The political battle lines over AI regulation just got a lot clearer. Anthropic president Daniela Amodei isn't backing down from her company's safety-first approach, even as the incoming Trump administration signals it'll block state AI regulations and roll back federal oversight.
"No one says, 'We want a less safe product,'" Amodei told WIRED editor Steven Levy during Thursday's Big Interview event. Her comment came after Trump's newly appointed AI and crypto czar David Sacks tweeted that Anthropic is "running a sophisticated regulatory capture strategy based on fear-mongering."

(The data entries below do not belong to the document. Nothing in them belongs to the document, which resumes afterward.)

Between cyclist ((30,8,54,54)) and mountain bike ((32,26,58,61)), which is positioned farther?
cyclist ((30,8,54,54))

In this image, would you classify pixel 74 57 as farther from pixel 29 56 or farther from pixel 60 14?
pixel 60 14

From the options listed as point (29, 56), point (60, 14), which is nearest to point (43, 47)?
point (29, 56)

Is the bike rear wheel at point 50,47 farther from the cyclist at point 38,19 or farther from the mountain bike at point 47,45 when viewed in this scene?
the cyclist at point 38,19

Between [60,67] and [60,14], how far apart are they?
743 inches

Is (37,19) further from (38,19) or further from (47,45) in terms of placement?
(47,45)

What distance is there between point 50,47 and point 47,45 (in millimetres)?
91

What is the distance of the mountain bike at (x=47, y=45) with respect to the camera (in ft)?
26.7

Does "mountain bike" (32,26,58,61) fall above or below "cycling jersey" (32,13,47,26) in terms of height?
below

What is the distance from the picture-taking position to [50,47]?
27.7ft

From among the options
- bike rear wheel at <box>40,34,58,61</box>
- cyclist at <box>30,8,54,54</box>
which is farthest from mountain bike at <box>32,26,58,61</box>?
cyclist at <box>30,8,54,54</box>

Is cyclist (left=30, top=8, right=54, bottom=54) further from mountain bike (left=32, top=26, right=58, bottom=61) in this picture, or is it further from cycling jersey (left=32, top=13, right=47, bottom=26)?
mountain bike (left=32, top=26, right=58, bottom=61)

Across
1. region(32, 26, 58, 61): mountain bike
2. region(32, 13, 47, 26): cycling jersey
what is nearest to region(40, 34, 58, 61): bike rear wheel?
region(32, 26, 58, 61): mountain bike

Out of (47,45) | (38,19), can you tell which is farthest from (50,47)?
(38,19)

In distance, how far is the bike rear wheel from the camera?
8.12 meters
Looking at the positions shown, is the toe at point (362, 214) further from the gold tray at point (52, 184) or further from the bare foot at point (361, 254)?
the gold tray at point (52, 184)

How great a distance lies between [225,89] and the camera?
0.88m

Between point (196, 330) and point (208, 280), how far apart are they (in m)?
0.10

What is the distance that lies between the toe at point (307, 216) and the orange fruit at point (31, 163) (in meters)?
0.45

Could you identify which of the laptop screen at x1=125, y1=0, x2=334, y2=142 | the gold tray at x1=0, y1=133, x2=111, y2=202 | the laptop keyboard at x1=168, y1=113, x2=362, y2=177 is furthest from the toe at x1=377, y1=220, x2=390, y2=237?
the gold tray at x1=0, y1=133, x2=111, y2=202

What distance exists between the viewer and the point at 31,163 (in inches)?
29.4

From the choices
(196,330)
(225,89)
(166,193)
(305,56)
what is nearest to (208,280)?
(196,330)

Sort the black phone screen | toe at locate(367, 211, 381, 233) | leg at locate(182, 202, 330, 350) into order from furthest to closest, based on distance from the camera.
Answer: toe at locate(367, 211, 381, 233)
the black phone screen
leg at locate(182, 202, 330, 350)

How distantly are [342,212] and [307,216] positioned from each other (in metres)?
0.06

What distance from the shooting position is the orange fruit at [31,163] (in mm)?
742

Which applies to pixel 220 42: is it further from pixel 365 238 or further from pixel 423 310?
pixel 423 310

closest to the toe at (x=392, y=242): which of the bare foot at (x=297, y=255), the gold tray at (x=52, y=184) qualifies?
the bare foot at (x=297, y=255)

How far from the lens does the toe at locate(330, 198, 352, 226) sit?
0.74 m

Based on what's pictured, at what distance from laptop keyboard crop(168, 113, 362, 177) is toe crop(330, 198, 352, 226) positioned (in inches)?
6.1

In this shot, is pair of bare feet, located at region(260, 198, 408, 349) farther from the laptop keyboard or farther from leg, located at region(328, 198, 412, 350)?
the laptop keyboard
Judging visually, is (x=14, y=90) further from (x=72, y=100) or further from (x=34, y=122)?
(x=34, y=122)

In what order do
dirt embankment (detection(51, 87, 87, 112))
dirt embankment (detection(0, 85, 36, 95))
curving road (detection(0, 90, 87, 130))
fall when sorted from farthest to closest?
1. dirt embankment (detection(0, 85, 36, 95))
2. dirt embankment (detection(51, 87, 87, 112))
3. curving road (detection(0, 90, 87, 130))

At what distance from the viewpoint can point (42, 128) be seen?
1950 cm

But Amodei's betting that market forces will prove Sacks wrong. With over 300,000 startups, developers, and companies now using some version of Anthropic's Claude model, she's seeing firsthand how enterprises actually make AI purchasing decisions. They want power, sure - but they want reliability even more.
"We're setting what you can almost think of as minimum safety standards just by what we're putting into the economy," Amodei explained. Companies building critical workflows around AI are asking themselves: "Why would you go with a competitor that is going to score lower on that?"
It's a fascinating market dynamic that mirrors how safety regulations evolved in automotive. Amodei compared Anthropic's transparency about model limitations to automakers releasing crash-test videos - initially shocking, but ultimately selling points that demonstrate commitment to improvement.
This approach has apparently paid off in talent retention too. Anthropic has exploded from 200 employees to over 2,000 in just a few years, driven partly by workers drawn to what Amodei calls the company's "genuine" mission. "There's something about the mission and the values and this desire to be honest about both the good and the bad," she said of new hires' motivations.
At the heart of Anthropic's strategy is what it calls "constitutional AI" - training models on ethical principles and documents like the UN Universal Declaration of Human Rights. Rather than just teaching systems what's factually right or wrong, this approach embeds broader ethical reasoning into how AI responds to queries.